──────── Source text ────────

Fine-tuning
Hugging Face Transformers provides access to thousands of pre-trained models for a wide range of tasks. When using a pre-trained model, it is trained on a dataset specific to the desired task. This is called fine tuning and is a very powerful learning technique.
Pre-trained models can be fine-tuned in the following ways:
- Fine-tuning pre-trained models with Transformers Trainer
- Fine-tuning pre-trained models with TensorFlow
- Fine-tuning pre-trained models with native PyTorch
Prepare dataset
Before fine-tune a pre-trained model, download the dataset and prepare it for training.
Load the dataset named Yelp Reviews.
$ pip install transformers datasets
from datasets import load_dataset
dataset = load_dataset("yelp_review_full")
dataset["train"][100]
{'label': 0,
'text': 'My expectations for McDonalds are t rarely high. But for one to still fail so spectacularly...that takes something special!\\nThe cashier took my friends\'s order, then promptly ignored me. I had to force myself in front of a cashier who opened his register to wait on the person BEHIND me. I waited over five minutes for a gigantic order that included precisely one kid\'s meal. After watching two people who ordered after me be handed their food, I asked where mine was. The manager started yelling at the cashiers for \\"serving off their orders\\" when they didn\'t have their food. But neither cashier was anywhere near those controls, and the manager was the one serving food to customers and clearing the boards.\\nThe manager was rude when giving me my order. She didn\'t make sure that I had everything ON MY RECEIPT, and never even had the decency to apologize that I felt I was getting poor service.\\nI\'ve eaten at various McDonalds restaurants for over 30 years. I\'ve worked at more than one location. I expect bad days, bad moods, and the occasional mistake. But I have yet to have a decent experience at this store. It will remain a place I avoid unless someone in my party needs to avoid illness from low blood sugar. Perhaps I should go back to the racially biased service of Steak n Shake instead!'}
Use Tokenizer to process variable length sequences. To batch process a dataset, apply a preprocessing function to the entire dataset using the map
method of Datasets.
from transformers import AutoTokenizer
tokenizer = AutoTokenizer.from_pretrained("bert-base-cased")

────────

> _Problems to solve_:
- A) Decide whether each of these statements agrees with the fine-tuning text, answering yes or no and quoting the words of the text that settle it: (i) the dataset loaded is named Yelp Reviews; (ii) the tokenizer is loaded from "bert-base-uncased"; (iii) batch processing applies a preprocessing function through the filter method of Datasets.
- B) Extend the fine-tuning text onward from the point where it stops.

──────── Raw records ────────

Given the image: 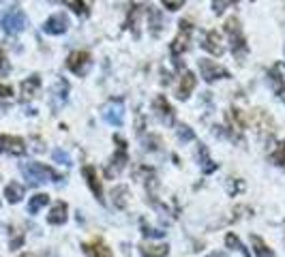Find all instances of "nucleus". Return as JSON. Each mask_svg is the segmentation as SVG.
<instances>
[{
    "mask_svg": "<svg viewBox=\"0 0 285 257\" xmlns=\"http://www.w3.org/2000/svg\"><path fill=\"white\" fill-rule=\"evenodd\" d=\"M234 3H236V0H234Z\"/></svg>",
    "mask_w": 285,
    "mask_h": 257,
    "instance_id": "32",
    "label": "nucleus"
},
{
    "mask_svg": "<svg viewBox=\"0 0 285 257\" xmlns=\"http://www.w3.org/2000/svg\"><path fill=\"white\" fill-rule=\"evenodd\" d=\"M84 253L88 257H111L109 249H105L101 242H90V244H84Z\"/></svg>",
    "mask_w": 285,
    "mask_h": 257,
    "instance_id": "16",
    "label": "nucleus"
},
{
    "mask_svg": "<svg viewBox=\"0 0 285 257\" xmlns=\"http://www.w3.org/2000/svg\"><path fill=\"white\" fill-rule=\"evenodd\" d=\"M193 88H195V75H193V73H185V77H182V81H180V88H178V97L180 99H187L191 95Z\"/></svg>",
    "mask_w": 285,
    "mask_h": 257,
    "instance_id": "17",
    "label": "nucleus"
},
{
    "mask_svg": "<svg viewBox=\"0 0 285 257\" xmlns=\"http://www.w3.org/2000/svg\"><path fill=\"white\" fill-rule=\"evenodd\" d=\"M225 5H227V0H212V9H215V13H223Z\"/></svg>",
    "mask_w": 285,
    "mask_h": 257,
    "instance_id": "28",
    "label": "nucleus"
},
{
    "mask_svg": "<svg viewBox=\"0 0 285 257\" xmlns=\"http://www.w3.org/2000/svg\"><path fill=\"white\" fill-rule=\"evenodd\" d=\"M0 69H3V71H9V63H7V56H5L3 49H0Z\"/></svg>",
    "mask_w": 285,
    "mask_h": 257,
    "instance_id": "30",
    "label": "nucleus"
},
{
    "mask_svg": "<svg viewBox=\"0 0 285 257\" xmlns=\"http://www.w3.org/2000/svg\"><path fill=\"white\" fill-rule=\"evenodd\" d=\"M67 28H69V17L65 13H54L49 19H45L43 33H47V35H63V33H67Z\"/></svg>",
    "mask_w": 285,
    "mask_h": 257,
    "instance_id": "8",
    "label": "nucleus"
},
{
    "mask_svg": "<svg viewBox=\"0 0 285 257\" xmlns=\"http://www.w3.org/2000/svg\"><path fill=\"white\" fill-rule=\"evenodd\" d=\"M103 118L109 125L120 127L122 122H125V105H122V101H109L103 107Z\"/></svg>",
    "mask_w": 285,
    "mask_h": 257,
    "instance_id": "7",
    "label": "nucleus"
},
{
    "mask_svg": "<svg viewBox=\"0 0 285 257\" xmlns=\"http://www.w3.org/2000/svg\"><path fill=\"white\" fill-rule=\"evenodd\" d=\"M26 26H28V17H26L24 11H19V9H11V11H7L3 15V28H5V33H9V35L22 33Z\"/></svg>",
    "mask_w": 285,
    "mask_h": 257,
    "instance_id": "2",
    "label": "nucleus"
},
{
    "mask_svg": "<svg viewBox=\"0 0 285 257\" xmlns=\"http://www.w3.org/2000/svg\"><path fill=\"white\" fill-rule=\"evenodd\" d=\"M155 109H157V114H159V118L163 122H167V125H172V122H174V109H172V105L165 101V97H157Z\"/></svg>",
    "mask_w": 285,
    "mask_h": 257,
    "instance_id": "9",
    "label": "nucleus"
},
{
    "mask_svg": "<svg viewBox=\"0 0 285 257\" xmlns=\"http://www.w3.org/2000/svg\"><path fill=\"white\" fill-rule=\"evenodd\" d=\"M54 159H56V161H60V163H65V165H71L69 154H67V152H63V150H56V152H54Z\"/></svg>",
    "mask_w": 285,
    "mask_h": 257,
    "instance_id": "26",
    "label": "nucleus"
},
{
    "mask_svg": "<svg viewBox=\"0 0 285 257\" xmlns=\"http://www.w3.org/2000/svg\"><path fill=\"white\" fill-rule=\"evenodd\" d=\"M274 163H279V165H285V141L281 144V146H279V150L277 152H274Z\"/></svg>",
    "mask_w": 285,
    "mask_h": 257,
    "instance_id": "25",
    "label": "nucleus"
},
{
    "mask_svg": "<svg viewBox=\"0 0 285 257\" xmlns=\"http://www.w3.org/2000/svg\"><path fill=\"white\" fill-rule=\"evenodd\" d=\"M90 65H93V60H90V56L86 54V51H73L67 60V67L73 71L75 75H86Z\"/></svg>",
    "mask_w": 285,
    "mask_h": 257,
    "instance_id": "5",
    "label": "nucleus"
},
{
    "mask_svg": "<svg viewBox=\"0 0 285 257\" xmlns=\"http://www.w3.org/2000/svg\"><path fill=\"white\" fill-rule=\"evenodd\" d=\"M251 242H253V246H255V255H258V257H274V253L268 249L266 244L262 242V238H258V236H253Z\"/></svg>",
    "mask_w": 285,
    "mask_h": 257,
    "instance_id": "19",
    "label": "nucleus"
},
{
    "mask_svg": "<svg viewBox=\"0 0 285 257\" xmlns=\"http://www.w3.org/2000/svg\"><path fill=\"white\" fill-rule=\"evenodd\" d=\"M144 257H167V246H141Z\"/></svg>",
    "mask_w": 285,
    "mask_h": 257,
    "instance_id": "20",
    "label": "nucleus"
},
{
    "mask_svg": "<svg viewBox=\"0 0 285 257\" xmlns=\"http://www.w3.org/2000/svg\"><path fill=\"white\" fill-rule=\"evenodd\" d=\"M127 187H116L114 191H111V197H114V204L118 206V208H125L127 206V199H125V195H127Z\"/></svg>",
    "mask_w": 285,
    "mask_h": 257,
    "instance_id": "21",
    "label": "nucleus"
},
{
    "mask_svg": "<svg viewBox=\"0 0 285 257\" xmlns=\"http://www.w3.org/2000/svg\"><path fill=\"white\" fill-rule=\"evenodd\" d=\"M200 152H202V159H204V163H202V167H204V172H206V174H210V172L215 169L217 165H215V163H212V161L208 159V154H206V148H200Z\"/></svg>",
    "mask_w": 285,
    "mask_h": 257,
    "instance_id": "24",
    "label": "nucleus"
},
{
    "mask_svg": "<svg viewBox=\"0 0 285 257\" xmlns=\"http://www.w3.org/2000/svg\"><path fill=\"white\" fill-rule=\"evenodd\" d=\"M11 95H13V88L11 86L0 84V97H11Z\"/></svg>",
    "mask_w": 285,
    "mask_h": 257,
    "instance_id": "29",
    "label": "nucleus"
},
{
    "mask_svg": "<svg viewBox=\"0 0 285 257\" xmlns=\"http://www.w3.org/2000/svg\"><path fill=\"white\" fill-rule=\"evenodd\" d=\"M5 197L9 204H17L19 199L24 197V187L22 184H17V182H11V184H7V189H5Z\"/></svg>",
    "mask_w": 285,
    "mask_h": 257,
    "instance_id": "14",
    "label": "nucleus"
},
{
    "mask_svg": "<svg viewBox=\"0 0 285 257\" xmlns=\"http://www.w3.org/2000/svg\"><path fill=\"white\" fill-rule=\"evenodd\" d=\"M22 174L30 184H43L47 180H58L60 178L52 167L43 165V163H37V161H30V163H26V165H22Z\"/></svg>",
    "mask_w": 285,
    "mask_h": 257,
    "instance_id": "1",
    "label": "nucleus"
},
{
    "mask_svg": "<svg viewBox=\"0 0 285 257\" xmlns=\"http://www.w3.org/2000/svg\"><path fill=\"white\" fill-rule=\"evenodd\" d=\"M204 47H206L208 51H212V54H217V56H221L223 54V45H221V39H219V35L212 30V33H208V37H206V43H204Z\"/></svg>",
    "mask_w": 285,
    "mask_h": 257,
    "instance_id": "18",
    "label": "nucleus"
},
{
    "mask_svg": "<svg viewBox=\"0 0 285 257\" xmlns=\"http://www.w3.org/2000/svg\"><path fill=\"white\" fill-rule=\"evenodd\" d=\"M225 30L232 39V49L242 54V51H247V43H244V37H242V30H240V22L236 17H230L227 24H225Z\"/></svg>",
    "mask_w": 285,
    "mask_h": 257,
    "instance_id": "3",
    "label": "nucleus"
},
{
    "mask_svg": "<svg viewBox=\"0 0 285 257\" xmlns=\"http://www.w3.org/2000/svg\"><path fill=\"white\" fill-rule=\"evenodd\" d=\"M178 137H180V139H185V141H189V139H193V131H191L189 127H180Z\"/></svg>",
    "mask_w": 285,
    "mask_h": 257,
    "instance_id": "27",
    "label": "nucleus"
},
{
    "mask_svg": "<svg viewBox=\"0 0 285 257\" xmlns=\"http://www.w3.org/2000/svg\"><path fill=\"white\" fill-rule=\"evenodd\" d=\"M63 3H65L67 7L73 9L77 15H88V9H86V5H84V0H63Z\"/></svg>",
    "mask_w": 285,
    "mask_h": 257,
    "instance_id": "22",
    "label": "nucleus"
},
{
    "mask_svg": "<svg viewBox=\"0 0 285 257\" xmlns=\"http://www.w3.org/2000/svg\"><path fill=\"white\" fill-rule=\"evenodd\" d=\"M65 221H67V204L58 202L54 208H52V212L47 214V223H52V225H63Z\"/></svg>",
    "mask_w": 285,
    "mask_h": 257,
    "instance_id": "12",
    "label": "nucleus"
},
{
    "mask_svg": "<svg viewBox=\"0 0 285 257\" xmlns=\"http://www.w3.org/2000/svg\"><path fill=\"white\" fill-rule=\"evenodd\" d=\"M189 24L187 22H180V37L172 43V54L174 56H178L180 51H185L187 49V41H189Z\"/></svg>",
    "mask_w": 285,
    "mask_h": 257,
    "instance_id": "11",
    "label": "nucleus"
},
{
    "mask_svg": "<svg viewBox=\"0 0 285 257\" xmlns=\"http://www.w3.org/2000/svg\"><path fill=\"white\" fill-rule=\"evenodd\" d=\"M0 152L13 154V157H19V154L26 152V144H24L22 137H15V135H0Z\"/></svg>",
    "mask_w": 285,
    "mask_h": 257,
    "instance_id": "6",
    "label": "nucleus"
},
{
    "mask_svg": "<svg viewBox=\"0 0 285 257\" xmlns=\"http://www.w3.org/2000/svg\"><path fill=\"white\" fill-rule=\"evenodd\" d=\"M208 257H223V255H217V253H212V255H208Z\"/></svg>",
    "mask_w": 285,
    "mask_h": 257,
    "instance_id": "31",
    "label": "nucleus"
},
{
    "mask_svg": "<svg viewBox=\"0 0 285 257\" xmlns=\"http://www.w3.org/2000/svg\"><path fill=\"white\" fill-rule=\"evenodd\" d=\"M39 86H41L39 75H30L26 81H22V95H24V99H33L37 95Z\"/></svg>",
    "mask_w": 285,
    "mask_h": 257,
    "instance_id": "13",
    "label": "nucleus"
},
{
    "mask_svg": "<svg viewBox=\"0 0 285 257\" xmlns=\"http://www.w3.org/2000/svg\"><path fill=\"white\" fill-rule=\"evenodd\" d=\"M47 202H49V195H45V193L33 195V197H30V202H28V212L30 214H37L41 208H45Z\"/></svg>",
    "mask_w": 285,
    "mask_h": 257,
    "instance_id": "15",
    "label": "nucleus"
},
{
    "mask_svg": "<svg viewBox=\"0 0 285 257\" xmlns=\"http://www.w3.org/2000/svg\"><path fill=\"white\" fill-rule=\"evenodd\" d=\"M225 244L230 246V249H238V251H242L244 255L249 257V251H247V249H244V246L240 244V240H238V238H236V236H234V234H227V238H225Z\"/></svg>",
    "mask_w": 285,
    "mask_h": 257,
    "instance_id": "23",
    "label": "nucleus"
},
{
    "mask_svg": "<svg viewBox=\"0 0 285 257\" xmlns=\"http://www.w3.org/2000/svg\"><path fill=\"white\" fill-rule=\"evenodd\" d=\"M84 176H86V180H88L90 191L97 195V199H103V197H101V195H103V189H101V180H99V176H97V169L90 167V165H86V167H84Z\"/></svg>",
    "mask_w": 285,
    "mask_h": 257,
    "instance_id": "10",
    "label": "nucleus"
},
{
    "mask_svg": "<svg viewBox=\"0 0 285 257\" xmlns=\"http://www.w3.org/2000/svg\"><path fill=\"white\" fill-rule=\"evenodd\" d=\"M200 73H202V77L208 81H215V79H221V77H230V73L225 69H223L221 65H217L215 60H200Z\"/></svg>",
    "mask_w": 285,
    "mask_h": 257,
    "instance_id": "4",
    "label": "nucleus"
}]
</instances>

────────

> _Answers for this exercise_:
- A)
(i) Yes: "Load the dataset named Yelp Reviews."
(ii) No: "tokenizer = AutoTokenizer.from_pretrained("bert-base-cased")"
(iii) No: "apply a preprocessing function to the entire dataset using the map"

- B)
def tokenize_function(ds):
return tokenizer(ds["text"], padding="max_length", truncation=True)
tokenized_datasets = dataset.map(tokenize_function, batched=True)
To save time, a small subset of the entire data set will be created for fine-tuning.
small_train_dataset = tokenized_datasets["train"].shuffle(seed=42).select(range(1000))
small_eval_dataset = tokenized_datasets["test"].shuffle(seed=42).select(range(1000))
Transformers Trainer
Hugging Face Transformers provides a Trainer
class optimized for training models, making it easy to start training without having to manually write your own training loop. The Trainer API supports a wide range of training options and features, including logging, gradient accumulation, mixed precision, and more.
First, load the model and specify the number of labels expected; if you check the Yelp Review dataset, you will see that there are 5 labels.
from transformers import AutoModelForSequenceClassification
model = AutoModelForSequenceClassification.from_pretrained("bert-base-cased", num_labels=5)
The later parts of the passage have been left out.